__What to do__
Answer these questions from the Seinfeld article below, one line each:
1. How many years will it be in May since the final first-run episode aired?
2. Which four characters does the article name?
3. What kind of parties did the writer's last workplace host during the holidays?

__Source document__
=== Begin Enclosure ===

It will be 14 years in May that Seinfeld aired its final first run episode.
That doesn’t seem possible, mainly because the sitcom is still shown on hundreds of TV stations across the country several times a day. And oddly, like many older shows can, it doesn’t seem dated.
For a show about nothing, the sitcom touched something in many of us, maybe even more than we realize. We followed the lives of Jerry, George, Kramer and Elaine closely, not because they were particularly nice – they weren’t – but because we related to them in some way and they made us laugh. We’d never want to be friends with this self-centered bunch because we’d end up as the brunt of their jokes. No one else wanted to be around them for too long, either. Except for each other.
Still, we liked them enough to invest in time watching them, and they will forever be ingrained in our culture. The last place I worked, for example, hosted Festivus parties during the holidays rather than the more traditional event – thanks to Seinfeld. And I know we weren’t the only ones.

=== End Enclosure ===

__Source material__
=== Begin Enclosure ===

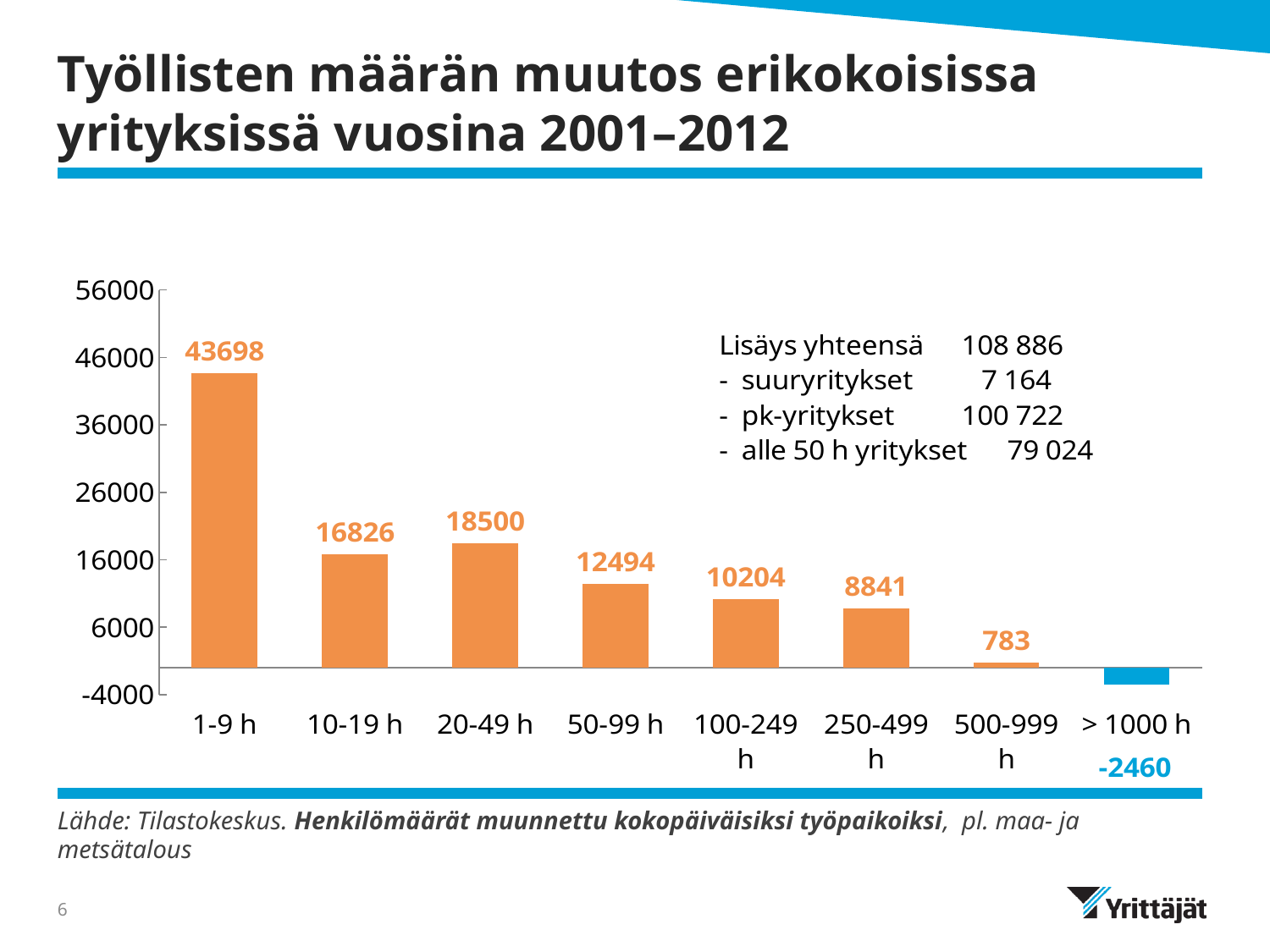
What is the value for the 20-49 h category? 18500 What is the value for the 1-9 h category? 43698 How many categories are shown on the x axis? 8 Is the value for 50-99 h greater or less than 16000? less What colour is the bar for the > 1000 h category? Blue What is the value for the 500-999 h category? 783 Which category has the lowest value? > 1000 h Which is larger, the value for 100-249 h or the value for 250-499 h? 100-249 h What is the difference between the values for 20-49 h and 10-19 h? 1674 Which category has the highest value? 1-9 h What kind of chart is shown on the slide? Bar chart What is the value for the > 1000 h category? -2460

=== End Enclosure ===
=== Begin Enclosure ===

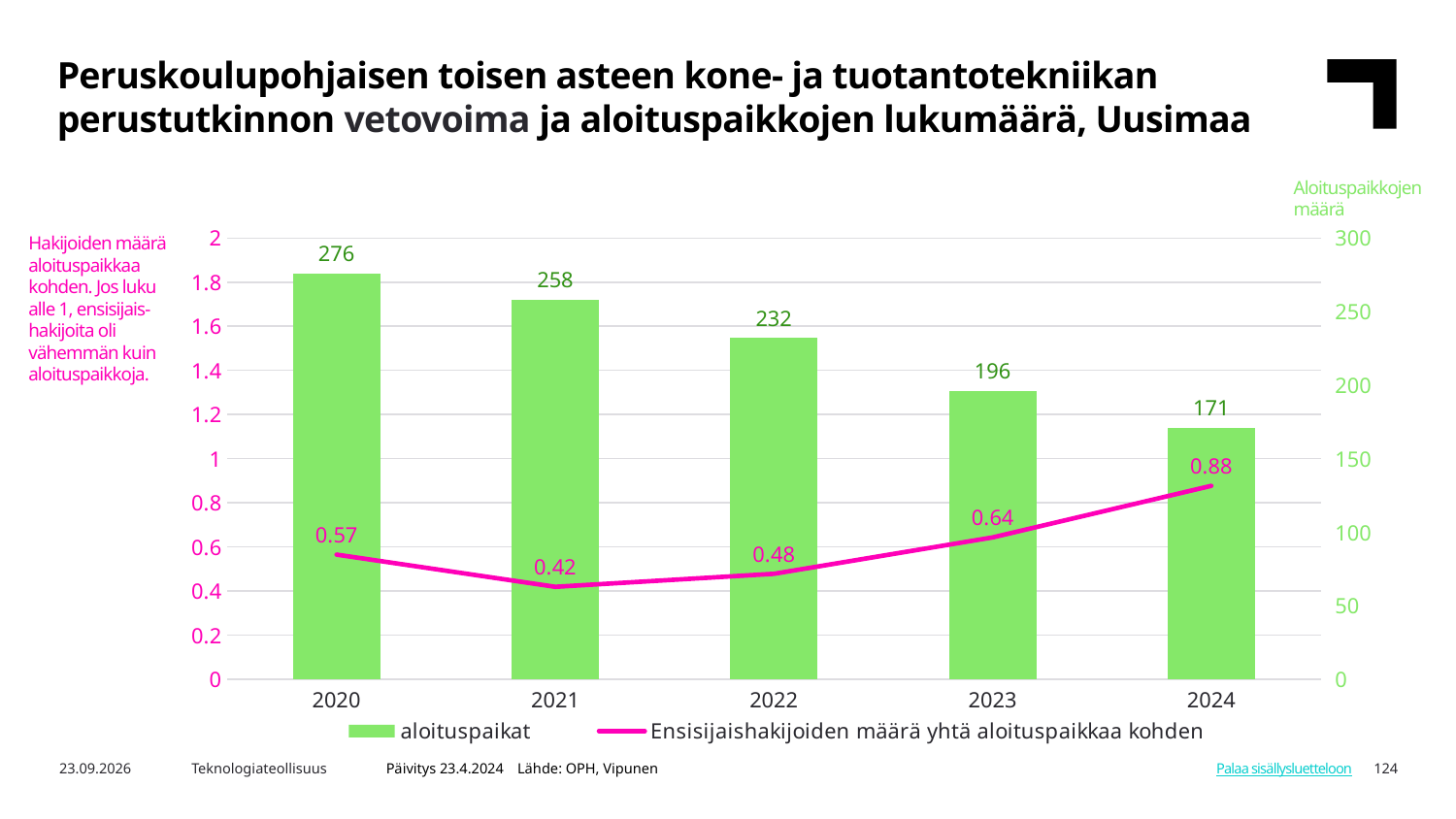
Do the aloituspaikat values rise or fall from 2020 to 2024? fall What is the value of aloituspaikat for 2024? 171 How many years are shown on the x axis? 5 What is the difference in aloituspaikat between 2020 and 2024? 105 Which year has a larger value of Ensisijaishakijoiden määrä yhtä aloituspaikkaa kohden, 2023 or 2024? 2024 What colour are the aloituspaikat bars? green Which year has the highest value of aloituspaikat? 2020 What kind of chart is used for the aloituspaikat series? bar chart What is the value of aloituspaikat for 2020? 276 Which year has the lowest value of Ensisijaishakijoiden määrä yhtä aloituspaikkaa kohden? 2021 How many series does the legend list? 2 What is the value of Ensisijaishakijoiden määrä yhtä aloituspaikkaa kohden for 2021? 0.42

=== End Enclosure ===

__Written response__
1. 14 years
2. Jerry, George, Kramer and Elaine
3. Festivus parties